Mid-century convertibles and cars with patina draw my attention
Editor’s note: Follow all of the action and updates on our special Monterey Car Week page.
Worldwide Auctioneers is back at the tip of the Monterey Peninsula for a second year, its sale of collector cars scheduled to start at 5 p.m. Thursday in a pair of huge white tents pitched on the Pacific Grove Golf Links just a few feet from the ocean and just down the hill from the historic Point Pinos Lighthouse.
It’s an amazing setting and the catalog has some equally amazing cars, cars certainly worthy of the setting.
I wandered among them early this week and now I get to share my personal favorites with you:
(Note: The picks we do on the ClassicCars.com Journal before such auctions are purely personal and subjective, and are not meant to be any sort of realistic guide for bidders. But perhaps even bidders might enjoy seeing what sort of cars appeal to a supposedly objective observer.)
1958 Buick Limited convertible
Maybe it was the fact that this big be-chromed cruiser was parked outside the tent and just across the road from the ocean shore, and was mesmerizing in its Seminole Red shade there beneath the overcast sky. The car was a one-year, mid-century model, and Worldwide notes that only 839 of them were produced. This one looks like it’s ready for a night out with the Rat Pack, and since I’ve just moved to the Las Vegas area, it just might fit my new lifestyle.
1957 Oldsmobile Super 88 convertible
The ’58 Buick has a pre-auction estimated value in the $175,000 to $200,000 range, much too pricey for an automotive journalist to consider. But my second-favorite car is somewhat more affordable with a pre-sale estimate of $80,000 to $100,000. And it’s also a gorgeous mid-century General Motors convertible in a nice “Ice Green” shade. And it figures to cruise quite quickly with its 371 Rocket V8 topped by J2 triple carburetors and pumping out 312 horsepower.
1916 Locomobile Model 38 collapsible cabriolet
I’m not quite sure why I was so drawn to this car. Experts may recognize it as the FIVA Preservation award winner at the 2017 Pebble Beach Concours d’Elegance, and know that one of only two such vehicles known to still exist, or that for many years it was owned by the socialite daughter of Maryland’s governor from 1892-96, the several-times married Mary Ridgley Brown Lee. She was only 40 when she died and her widower retained the car, which was last registered for the road in 1930. The car has amazing details, from its dashboard to its rear-mounted fuel gauge.
1967 Lamborghini 400 GT 2+2 or 1958 Ferrari 250 GT Elena
Two more cars carrying lots of patina drew my attention, and I’m not quite sure which I like better, the 1967 Lamborghini 400 GT 2+2 or the 1958 Ferrari 250 GT Elena. The Elena could be worth twice as much, though I think I would be thrilled with either of them, and I hope I’d have the good sense to do only any needed mechanical work, and take care of some wear in the Elena’s leather seating.
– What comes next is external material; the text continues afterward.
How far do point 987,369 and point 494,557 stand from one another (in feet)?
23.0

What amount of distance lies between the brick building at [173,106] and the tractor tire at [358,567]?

1955 Talbot-Lago T-15 coupe
Another pretty much original-condition vehicle I really liked was this 1955 Talbot-Lago T-15 coupe with coachwork by Barou. Never head of Barou? Neither had I. Jean Barou had worked for Jacques Saoutchik, but while Saoutchik’s designs were flamboyant, Barou’s cars were crisp and angular and, based on this Talbot-Lago, had proportions and style that were ahead of their time. He apparently didn’t do a lot of cars, but works his design on a variety of vehicles, from a Jaguar XK120 to a Jowett, from a Peugeot to a Fiat.
1938 Mercedes-Benz 170 V cabriolet
Speaking of proportions, I like the compact stance of this car, which formerly was owned by American realist painter Jamie Wyeth. Yes, the son of Andrew and Betsy Wyeth, grandson of N.C. Wyeth and student of his aunt, Carolyn Wyeth.
1931 Cadillac 370A V12 5-passenger sport phaeton
I was thrilled when I discovered this beautiful orange-colored classic Cadillac had been part of the collection of Dr. Barbara Mae Atwood, perhaps the predominant woman car collector of her era. She worked as a clinical counselor at two universities and was involved in environmental and animal protection charities. After her death in 2008, some two dozen of her cars were sold at RM’s Phoenix auction in 2009.
1915 Chalmers Race About
Though not part of the auction docket, Worldwide also has this 1915 Chalmers on its grounds. The car isn’t up for bidding but is being offered by “private treaty,” which means it’s for sale, and it seemed to be drawing quite a bit of attention while I was at the auction venue.